<<<<
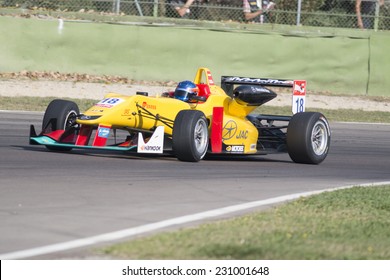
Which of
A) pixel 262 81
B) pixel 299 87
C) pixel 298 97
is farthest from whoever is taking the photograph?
pixel 262 81

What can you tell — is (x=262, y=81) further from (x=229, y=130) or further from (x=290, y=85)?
(x=229, y=130)

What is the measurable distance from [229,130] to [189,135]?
4.26 ft

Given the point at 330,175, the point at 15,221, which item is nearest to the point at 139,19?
the point at 330,175

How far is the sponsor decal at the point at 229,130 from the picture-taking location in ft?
44.3

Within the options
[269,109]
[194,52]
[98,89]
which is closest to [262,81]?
[269,109]

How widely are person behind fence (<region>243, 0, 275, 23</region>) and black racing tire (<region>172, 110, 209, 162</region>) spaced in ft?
41.0

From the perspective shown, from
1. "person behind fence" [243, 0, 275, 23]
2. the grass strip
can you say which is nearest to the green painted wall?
"person behind fence" [243, 0, 275, 23]

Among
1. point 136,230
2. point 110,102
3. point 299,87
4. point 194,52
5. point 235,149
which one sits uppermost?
point 194,52

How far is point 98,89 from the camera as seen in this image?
22.9 m

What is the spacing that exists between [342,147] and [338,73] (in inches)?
325

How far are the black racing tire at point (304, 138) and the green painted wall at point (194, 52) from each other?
1022 cm

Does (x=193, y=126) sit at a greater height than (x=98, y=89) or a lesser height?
lesser

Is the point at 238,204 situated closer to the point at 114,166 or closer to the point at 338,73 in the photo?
the point at 114,166

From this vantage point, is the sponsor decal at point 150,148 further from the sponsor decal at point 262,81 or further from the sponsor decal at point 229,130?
the sponsor decal at point 262,81
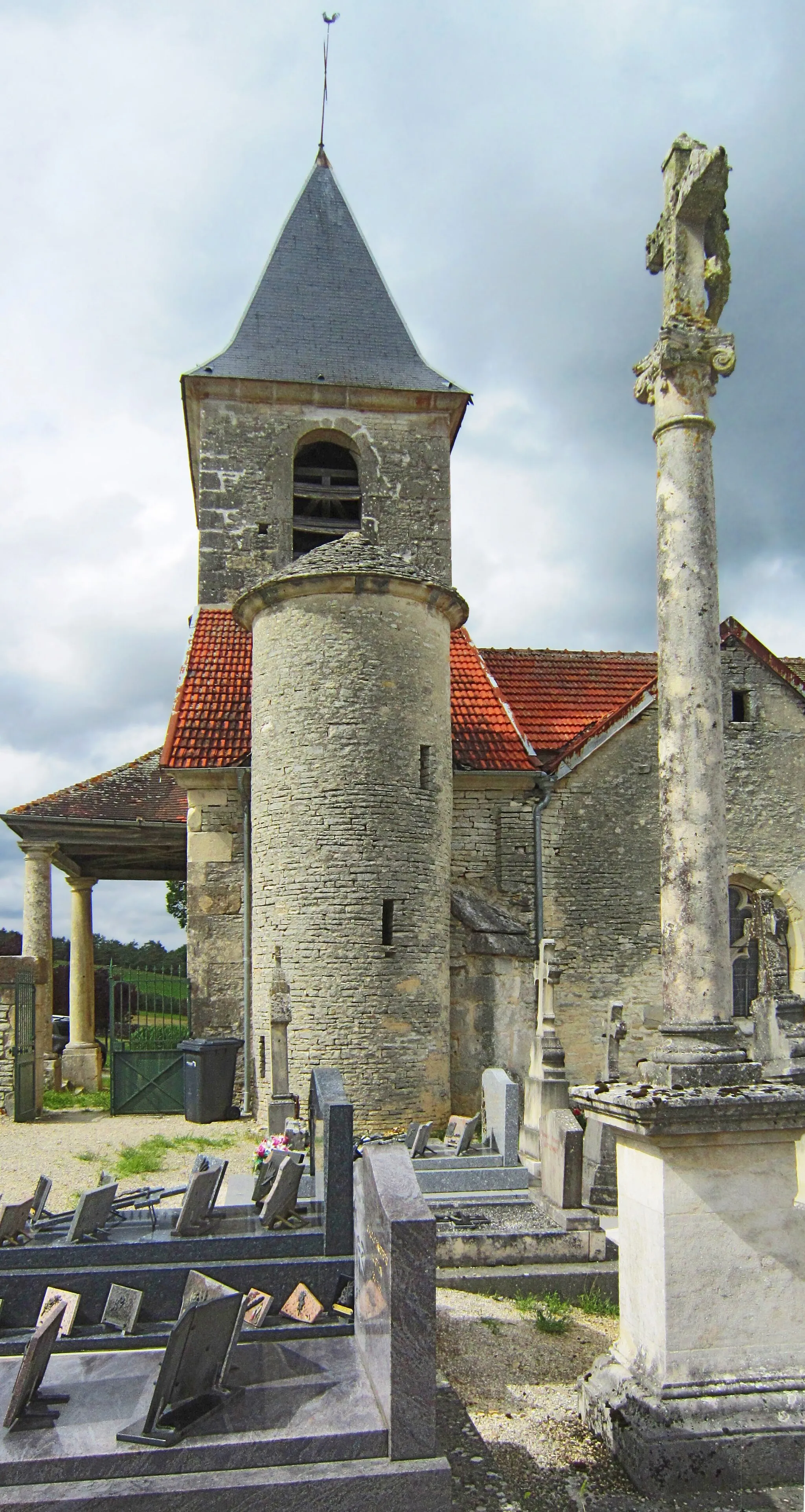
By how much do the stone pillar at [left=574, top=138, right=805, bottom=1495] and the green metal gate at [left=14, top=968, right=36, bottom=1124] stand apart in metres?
10.2

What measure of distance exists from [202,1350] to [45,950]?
12497mm

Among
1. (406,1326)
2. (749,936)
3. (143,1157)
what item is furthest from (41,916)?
(406,1326)

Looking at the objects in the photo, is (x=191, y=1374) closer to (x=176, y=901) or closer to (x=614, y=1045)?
(x=614, y=1045)

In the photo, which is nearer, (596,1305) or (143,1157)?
(596,1305)

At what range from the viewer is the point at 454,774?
13.6m

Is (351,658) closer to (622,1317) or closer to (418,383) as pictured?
(418,383)

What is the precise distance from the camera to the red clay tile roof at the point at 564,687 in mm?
15125

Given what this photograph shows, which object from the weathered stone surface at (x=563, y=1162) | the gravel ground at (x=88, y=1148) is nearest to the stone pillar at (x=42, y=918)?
the gravel ground at (x=88, y=1148)

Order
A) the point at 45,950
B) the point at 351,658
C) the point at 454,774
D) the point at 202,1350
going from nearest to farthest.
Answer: the point at 202,1350
the point at 351,658
the point at 454,774
the point at 45,950

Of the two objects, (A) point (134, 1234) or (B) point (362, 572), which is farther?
(B) point (362, 572)

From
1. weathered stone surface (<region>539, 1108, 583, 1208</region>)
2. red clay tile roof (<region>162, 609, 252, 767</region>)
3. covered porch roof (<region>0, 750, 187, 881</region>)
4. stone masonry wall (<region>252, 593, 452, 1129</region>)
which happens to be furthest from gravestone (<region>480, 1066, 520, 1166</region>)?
covered porch roof (<region>0, 750, 187, 881</region>)

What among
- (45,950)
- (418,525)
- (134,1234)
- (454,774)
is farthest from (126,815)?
(134,1234)

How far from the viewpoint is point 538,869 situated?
542 inches

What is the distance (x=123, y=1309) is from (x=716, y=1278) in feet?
7.70
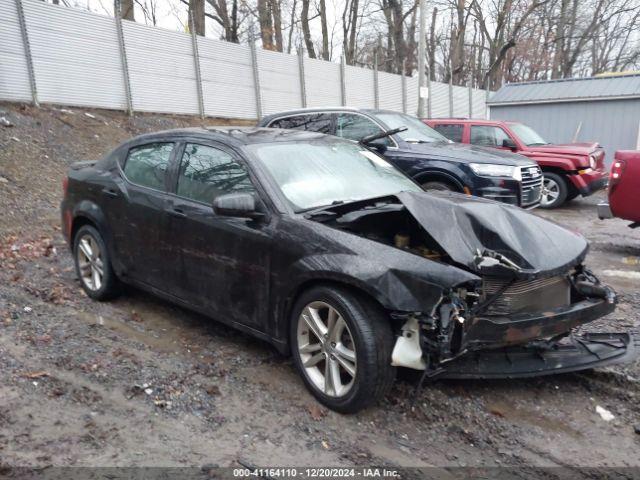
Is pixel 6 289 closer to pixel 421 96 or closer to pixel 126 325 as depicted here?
pixel 126 325

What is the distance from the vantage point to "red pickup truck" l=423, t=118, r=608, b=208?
35.4ft

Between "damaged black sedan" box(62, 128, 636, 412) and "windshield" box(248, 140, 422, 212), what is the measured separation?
15 mm

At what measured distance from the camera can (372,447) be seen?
288cm

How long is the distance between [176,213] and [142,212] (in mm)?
476

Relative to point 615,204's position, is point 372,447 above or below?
below

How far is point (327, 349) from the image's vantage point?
10.5 ft

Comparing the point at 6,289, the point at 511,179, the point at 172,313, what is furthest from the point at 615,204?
the point at 6,289

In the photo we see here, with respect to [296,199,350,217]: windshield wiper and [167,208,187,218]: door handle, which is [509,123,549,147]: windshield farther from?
[167,208,187,218]: door handle

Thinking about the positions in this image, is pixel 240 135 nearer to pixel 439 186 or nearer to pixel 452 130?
pixel 439 186

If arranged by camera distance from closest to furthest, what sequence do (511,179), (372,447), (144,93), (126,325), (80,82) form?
(372,447) → (126,325) → (511,179) → (80,82) → (144,93)

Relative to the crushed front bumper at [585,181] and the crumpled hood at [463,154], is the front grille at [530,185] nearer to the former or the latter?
the crumpled hood at [463,154]

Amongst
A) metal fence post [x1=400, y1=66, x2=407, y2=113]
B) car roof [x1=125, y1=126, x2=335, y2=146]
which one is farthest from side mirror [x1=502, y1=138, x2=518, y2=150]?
metal fence post [x1=400, y1=66, x2=407, y2=113]

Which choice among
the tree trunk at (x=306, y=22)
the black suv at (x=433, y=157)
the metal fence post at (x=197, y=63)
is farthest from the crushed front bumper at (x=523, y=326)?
the tree trunk at (x=306, y=22)

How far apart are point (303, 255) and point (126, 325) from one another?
209 cm
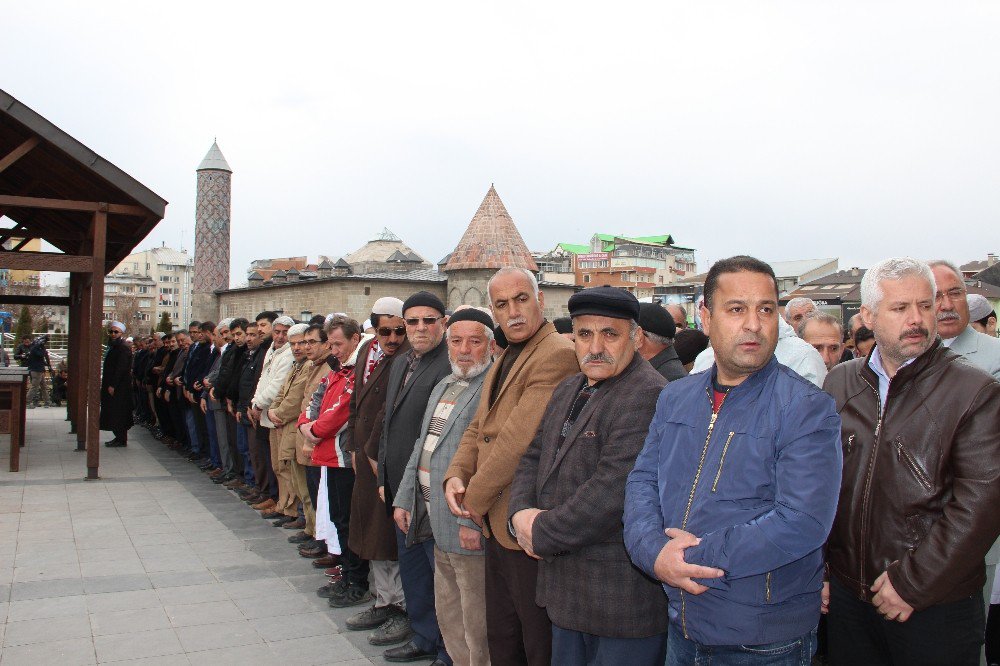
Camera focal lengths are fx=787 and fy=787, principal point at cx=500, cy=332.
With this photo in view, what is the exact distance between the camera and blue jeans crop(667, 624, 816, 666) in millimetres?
2355

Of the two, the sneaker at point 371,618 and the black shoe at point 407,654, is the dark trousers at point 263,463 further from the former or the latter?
the black shoe at point 407,654

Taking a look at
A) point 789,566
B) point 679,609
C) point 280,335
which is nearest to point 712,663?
point 679,609

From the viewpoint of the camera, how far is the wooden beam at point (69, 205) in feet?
32.9

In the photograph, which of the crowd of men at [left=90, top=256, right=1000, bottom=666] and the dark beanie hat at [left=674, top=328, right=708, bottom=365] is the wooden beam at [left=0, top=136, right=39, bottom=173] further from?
the dark beanie hat at [left=674, top=328, right=708, bottom=365]

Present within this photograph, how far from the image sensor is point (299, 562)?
6.73 meters

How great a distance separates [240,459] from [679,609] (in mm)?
8566

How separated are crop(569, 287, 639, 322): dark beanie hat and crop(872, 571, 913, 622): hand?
1.28 meters

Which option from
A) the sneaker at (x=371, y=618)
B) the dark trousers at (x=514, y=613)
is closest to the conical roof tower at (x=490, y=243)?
the sneaker at (x=371, y=618)

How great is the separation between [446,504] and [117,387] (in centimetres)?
1124

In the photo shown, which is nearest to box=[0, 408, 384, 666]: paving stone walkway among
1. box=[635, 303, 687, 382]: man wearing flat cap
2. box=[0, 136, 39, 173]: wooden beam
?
box=[635, 303, 687, 382]: man wearing flat cap

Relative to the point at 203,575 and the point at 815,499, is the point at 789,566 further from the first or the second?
the point at 203,575

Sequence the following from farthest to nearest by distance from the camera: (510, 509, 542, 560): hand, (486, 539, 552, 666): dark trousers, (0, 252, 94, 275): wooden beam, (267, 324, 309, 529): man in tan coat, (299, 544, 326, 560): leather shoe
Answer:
>>>>
**What to work on:** Every line from the one containing "In the photo shown, which" through the end of the data must be repeated exactly, and no other line.

**Output below:**
In the photo shown, which is nearest to box=[0, 408, 384, 666]: paving stone walkway among
1. box=[635, 303, 687, 382]: man wearing flat cap
2. box=[0, 136, 39, 173]: wooden beam
?
box=[635, 303, 687, 382]: man wearing flat cap

Relative to the point at 203,575 and the point at 815,499, is the point at 789,566 further from the first or the second?
the point at 203,575

Sequence the following from farthest to nearest by distance from the camera: (510, 509, 542, 560): hand, (486, 539, 552, 666): dark trousers, (0, 252, 94, 275): wooden beam, (267, 324, 309, 529): man in tan coat, (299, 544, 326, 560): leather shoe
Answer:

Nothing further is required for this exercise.